Q - Justement, au sujet des initiatives, on a compris que la France envoyait de l'aide d'urgence, comme d'ailleurs beaucoup de pays, la communauté internationale a réagi assez vite. Mais, dans le temps - vous l'avez dit, c'est un pays qui était déjà avant totalement délabré - quel peut être le soutien de la France ? On sait que la France et le Liban sont des pays qui sont extrêmement proches l'un de l'autre, il y a une relation particulière entre nos deux pays. Quel sera le soutien de la France, même au-delà peut-être du soutien financier ?
R - D'abord, c'est un soutien de reconstruction, un soutien de proximité, un soutien d'empathie, un soutien humanitaire immédiat dont on a besoin. L'heure est d'abord à panser les plaies, l'heure est d'abord à faire en sorte que la population retrouve un minimum de stabilité.
Et puis, ensuite, il faudra se poser les questions. Elles sont nombreuses, elles existent. J'étais, il y a peu de temps, à Beyrouth et nous avons abordé avec les autorités libanaises l'ampleur des sujets qui sont devant ce pays.

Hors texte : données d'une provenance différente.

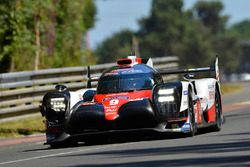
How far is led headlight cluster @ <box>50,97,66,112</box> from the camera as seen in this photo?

Mais, aujourd'hui, l'immédiateté, c'est la solidarité.
Q - Vous aviez dit d'ailleurs, la semaine dernière, lorsque vous étiez sur place, vous aviez dénoncé la passivité des autorités. Comment ce pays s'est-il retrouvé dans cette situation, Jean-Yves Le Drian ?
R - Je pense qu'il y a eu successivement des renoncements et je pense qu'il y a, néanmoins, dans ce pays les forces nécessaires pour que ce pays se redresse. Il y a la volonté affichée par la population de faire en sorte que ce pays retrouve de la force. Et il suffit de mettre en oeuvre un certain nombre de réformes, les autorités le savent bien, et c'est la volonté de la France de faire en sorte qu'elles aboutissent. Parce que ce pays doit tenir toute sa place dans la région, être à l'abri des conséquences des crises qui existent autour de lui, pour marquer ce qu'il est dans son histoire, ce qu'il est dans sa volonté de vivre, et la population libanaise l'a marqué à plusieurs reprises.
Mais, pour l'instant, je vous le redis, l'heure est à faire en sorte que la solidarité internationale soit au rendez-vous. La France est au rendez-vous, elle prendra des initiatives qu'il faut prendre dans les jours qui viennent pour que l'aide humanitaire intervienne. Et puis, ensuite, viendra le temps de la reconstruction et le temps, sans doute, des explications.
Q - Quand vous dites "elle prendra d'autres initiatives", cela veut dire éventuellement envoyer d'autres secours et puis, voire même, faire plus ?
R - Les autres secours, oui. Bien sûr, il y a des nécessités urgentes qu'il faut mobiliser, pas uniquement en France, aussi au niveau de l'Europe, au niveau de la communauté internationale. Et c'est en ce sens que nous allons prendre, dans les heures qui viennent, les initiatives nécessaires.
Et puis, il faudra aussi se projeter dans l'avenir. Aujourd'hui, il y aura un problème d'accostage au port par exemple puisque le port a été entièrement détruit par l'explosion. Il y aura aussi une nécessité alimentaire indispensable puisque les silos de blé ont été, eux-mêmes, explosés. Tout cela, c'est dans les heures prochaines qu'il nous faut essayer d'agir.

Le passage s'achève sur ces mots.